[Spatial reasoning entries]
>> Start
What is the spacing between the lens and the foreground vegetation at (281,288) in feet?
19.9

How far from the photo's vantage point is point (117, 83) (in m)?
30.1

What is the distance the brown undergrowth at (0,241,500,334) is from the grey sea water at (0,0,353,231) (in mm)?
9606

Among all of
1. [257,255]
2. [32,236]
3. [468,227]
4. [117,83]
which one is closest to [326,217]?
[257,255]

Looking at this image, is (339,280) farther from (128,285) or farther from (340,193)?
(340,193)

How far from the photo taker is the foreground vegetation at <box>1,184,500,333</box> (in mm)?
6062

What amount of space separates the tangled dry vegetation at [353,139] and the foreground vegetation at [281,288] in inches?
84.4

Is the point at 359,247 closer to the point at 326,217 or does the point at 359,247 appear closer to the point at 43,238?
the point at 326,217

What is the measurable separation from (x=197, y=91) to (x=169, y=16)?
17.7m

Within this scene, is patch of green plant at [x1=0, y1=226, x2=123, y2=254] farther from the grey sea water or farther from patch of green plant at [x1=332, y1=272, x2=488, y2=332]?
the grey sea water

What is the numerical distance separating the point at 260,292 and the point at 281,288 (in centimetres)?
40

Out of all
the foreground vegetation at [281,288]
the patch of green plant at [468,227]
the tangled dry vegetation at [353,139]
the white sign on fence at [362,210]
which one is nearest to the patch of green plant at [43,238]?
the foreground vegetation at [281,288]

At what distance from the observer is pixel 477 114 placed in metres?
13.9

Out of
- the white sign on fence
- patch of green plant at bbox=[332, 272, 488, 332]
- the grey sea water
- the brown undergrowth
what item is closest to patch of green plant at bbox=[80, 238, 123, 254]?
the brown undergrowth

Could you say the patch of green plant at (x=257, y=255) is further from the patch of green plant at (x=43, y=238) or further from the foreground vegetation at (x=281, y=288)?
>> End
Task goal – Retype all of the entries above word for word, keeping every line and number unchanged.

Response to this task –
What is the spacing between the lens and the foreground vegetation at (281,288) in feet?
19.9

How far from the photo's vantage point is point (117, 83) (in m)?
30.1

What is the distance the brown undergrowth at (0,241,500,334) is from the grey sea water at (0,0,353,231) (in mm)?
9606

Among all of
1. [257,255]
2. [32,236]
3. [468,227]
4. [117,83]
which one is closest to [326,217]?
[257,255]

Looking at this image, is (339,280) farther from (128,285) or farther from (340,193)?
(340,193)

How far from the photo taker is the foreground vegetation at <box>1,184,500,333</box> (in mm)?
6062

What amount of space separates the tangled dry vegetation at [353,139] and the foreground vegetation at [281,288] in inches?
84.4

Is the point at 359,247 closer to the point at 326,217 or does the point at 359,247 appear closer to the point at 43,238?
the point at 326,217

What is the measurable separation from (x=197, y=91) to (x=169, y=16)?
17.7m

Within this scene, is patch of green plant at [x1=0, y1=226, x2=123, y2=254] farther from the grey sea water or farther from patch of green plant at [x1=332, y1=272, x2=488, y2=332]?
the grey sea water

What is the numerical distance separating the point at 260,292 and the point at 281,288 (in centimetres)?
40

Out of all
the foreground vegetation at [281,288]
the patch of green plant at [468,227]
the tangled dry vegetation at [353,139]
the white sign on fence at [362,210]
which one is nearest to the patch of green plant at [43,238]?
the foreground vegetation at [281,288]

At what distance from the observer is pixel 477 114 placed in metres?
13.9

Out of
- the white sign on fence
- patch of green plant at bbox=[332, 272, 488, 332]
- the grey sea water
- the brown undergrowth
what item is closest to patch of green plant at bbox=[80, 238, 123, 254]?
the brown undergrowth

Could you say the patch of green plant at (x=257, y=255) is further from the patch of green plant at (x=43, y=238) or further from the foreground vegetation at (x=281, y=288)?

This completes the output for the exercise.